** Begin **

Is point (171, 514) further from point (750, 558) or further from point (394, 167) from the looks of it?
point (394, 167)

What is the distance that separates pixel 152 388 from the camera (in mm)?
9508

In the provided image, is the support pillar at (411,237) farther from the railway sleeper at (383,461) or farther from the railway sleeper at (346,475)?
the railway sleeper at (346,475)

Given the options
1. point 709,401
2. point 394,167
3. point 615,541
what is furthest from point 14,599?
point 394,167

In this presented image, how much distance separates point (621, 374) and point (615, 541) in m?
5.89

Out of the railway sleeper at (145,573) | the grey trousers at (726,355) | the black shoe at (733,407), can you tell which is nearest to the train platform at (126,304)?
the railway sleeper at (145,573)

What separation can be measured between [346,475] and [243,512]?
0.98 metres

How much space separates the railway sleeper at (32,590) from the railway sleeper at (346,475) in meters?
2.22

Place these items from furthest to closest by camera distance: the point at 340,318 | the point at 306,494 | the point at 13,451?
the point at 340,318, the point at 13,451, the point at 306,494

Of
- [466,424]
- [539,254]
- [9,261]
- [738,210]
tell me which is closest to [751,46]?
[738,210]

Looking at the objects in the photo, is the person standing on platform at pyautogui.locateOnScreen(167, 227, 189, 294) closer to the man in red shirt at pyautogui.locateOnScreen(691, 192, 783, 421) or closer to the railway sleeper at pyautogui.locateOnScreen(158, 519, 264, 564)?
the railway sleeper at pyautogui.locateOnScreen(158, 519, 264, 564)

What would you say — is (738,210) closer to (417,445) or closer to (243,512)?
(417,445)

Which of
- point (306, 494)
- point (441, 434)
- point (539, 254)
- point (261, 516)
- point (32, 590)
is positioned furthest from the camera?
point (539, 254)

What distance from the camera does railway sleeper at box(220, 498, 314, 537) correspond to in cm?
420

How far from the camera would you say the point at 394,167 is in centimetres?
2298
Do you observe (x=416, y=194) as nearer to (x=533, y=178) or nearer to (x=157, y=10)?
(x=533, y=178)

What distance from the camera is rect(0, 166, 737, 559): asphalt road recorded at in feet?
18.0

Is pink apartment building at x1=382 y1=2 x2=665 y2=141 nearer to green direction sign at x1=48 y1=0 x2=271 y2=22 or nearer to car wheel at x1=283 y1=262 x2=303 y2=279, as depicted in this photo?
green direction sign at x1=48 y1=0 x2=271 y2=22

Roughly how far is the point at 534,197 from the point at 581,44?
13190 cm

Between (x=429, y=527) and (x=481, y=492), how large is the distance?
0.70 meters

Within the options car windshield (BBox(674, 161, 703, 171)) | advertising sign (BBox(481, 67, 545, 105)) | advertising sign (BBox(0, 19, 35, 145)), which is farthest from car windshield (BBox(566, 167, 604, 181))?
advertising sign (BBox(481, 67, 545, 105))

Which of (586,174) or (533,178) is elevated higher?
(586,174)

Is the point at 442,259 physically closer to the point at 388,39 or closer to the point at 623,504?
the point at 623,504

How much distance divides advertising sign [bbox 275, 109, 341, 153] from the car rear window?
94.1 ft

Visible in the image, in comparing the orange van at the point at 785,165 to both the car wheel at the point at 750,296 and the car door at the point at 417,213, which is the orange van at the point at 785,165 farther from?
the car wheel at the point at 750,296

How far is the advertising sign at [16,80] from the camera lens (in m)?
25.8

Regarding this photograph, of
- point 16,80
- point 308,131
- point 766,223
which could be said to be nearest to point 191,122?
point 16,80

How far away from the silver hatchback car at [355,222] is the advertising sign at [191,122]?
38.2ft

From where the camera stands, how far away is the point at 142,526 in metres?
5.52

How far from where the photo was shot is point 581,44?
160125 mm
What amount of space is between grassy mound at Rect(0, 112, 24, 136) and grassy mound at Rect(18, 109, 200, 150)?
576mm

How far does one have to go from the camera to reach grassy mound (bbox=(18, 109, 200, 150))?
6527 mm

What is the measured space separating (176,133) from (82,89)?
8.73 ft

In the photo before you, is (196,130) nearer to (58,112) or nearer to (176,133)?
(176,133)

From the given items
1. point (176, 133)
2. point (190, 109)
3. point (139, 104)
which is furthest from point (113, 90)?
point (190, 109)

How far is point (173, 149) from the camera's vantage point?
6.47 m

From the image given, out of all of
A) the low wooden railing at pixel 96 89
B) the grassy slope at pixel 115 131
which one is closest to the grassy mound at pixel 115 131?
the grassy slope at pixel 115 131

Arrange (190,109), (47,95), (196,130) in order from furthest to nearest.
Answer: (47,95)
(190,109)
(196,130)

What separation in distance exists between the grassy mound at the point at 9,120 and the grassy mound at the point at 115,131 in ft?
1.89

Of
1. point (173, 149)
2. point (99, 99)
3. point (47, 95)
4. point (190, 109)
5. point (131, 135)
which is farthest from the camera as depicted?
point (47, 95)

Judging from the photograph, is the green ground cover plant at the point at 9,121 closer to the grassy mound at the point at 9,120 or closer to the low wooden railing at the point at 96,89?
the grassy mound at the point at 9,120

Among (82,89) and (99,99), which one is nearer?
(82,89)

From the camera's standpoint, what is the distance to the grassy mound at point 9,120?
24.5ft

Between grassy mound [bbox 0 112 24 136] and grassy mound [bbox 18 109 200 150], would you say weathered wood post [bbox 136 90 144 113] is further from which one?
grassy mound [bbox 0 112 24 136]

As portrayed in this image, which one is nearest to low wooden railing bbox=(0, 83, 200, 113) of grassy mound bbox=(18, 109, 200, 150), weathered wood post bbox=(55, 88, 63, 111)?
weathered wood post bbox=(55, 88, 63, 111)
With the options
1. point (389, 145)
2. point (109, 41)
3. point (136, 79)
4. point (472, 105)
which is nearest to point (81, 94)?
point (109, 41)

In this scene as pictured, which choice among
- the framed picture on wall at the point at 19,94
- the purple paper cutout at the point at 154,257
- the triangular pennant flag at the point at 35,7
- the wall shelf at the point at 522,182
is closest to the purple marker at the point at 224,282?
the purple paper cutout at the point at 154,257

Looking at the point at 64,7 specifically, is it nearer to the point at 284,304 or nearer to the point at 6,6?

** End **

§ **To do**
Write out the lines above from the one containing "Arrange (190,109), (47,95), (196,130)" through the last, exactly as they are.

§ **Exercise output**
Arrange (190,109), (47,95), (196,130) in order from furthest to nearest.
Answer: (47,95)
(190,109)
(196,130)

What separation in distance exists between the grassy mound at the point at 9,120 and the grassy mound at the point at 115,131 in ft?
1.89

Of
1. point (173, 149)
2. point (99, 99)
3. point (47, 95)
4. point (190, 109)
5. point (131, 135)
which is farthest from the camera as depicted?
point (47, 95)

Judging from the photograph, is the green ground cover plant at the point at 9,121 closer to the grassy mound at the point at 9,120 or closer to the low wooden railing at the point at 96,89?
the grassy mound at the point at 9,120

Among (82,89) and (99,99), which one is nearer?
(82,89)

From the camera's standpoint, what is the distance to the grassy mound at point 9,120?
24.5ft

Between grassy mound [bbox 0 112 24 136] and grassy mound [bbox 18 109 200 150], would you say weathered wood post [bbox 136 90 144 113] is further from which one?
grassy mound [bbox 0 112 24 136]

As portrayed in this image, which one is nearest to low wooden railing bbox=(0, 83, 200, 113) of grassy mound bbox=(18, 109, 200, 150), weathered wood post bbox=(55, 88, 63, 111)?
weathered wood post bbox=(55, 88, 63, 111)
With the options
1. point (389, 145)
2. point (109, 41)
3. point (136, 79)
4. point (472, 105)
which is nearest to point (81, 94)?
point (109, 41)

In this scene as pictured, which choice among
- the framed picture on wall at the point at 19,94
- the purple paper cutout at the point at 154,257
- the triangular pennant flag at the point at 35,7
- the wall shelf at the point at 522,182
is closest to the purple marker at the point at 224,282?
the purple paper cutout at the point at 154,257

Looking at the point at 64,7 specifically, is it nearer to the point at 284,304 or nearer to the point at 6,6?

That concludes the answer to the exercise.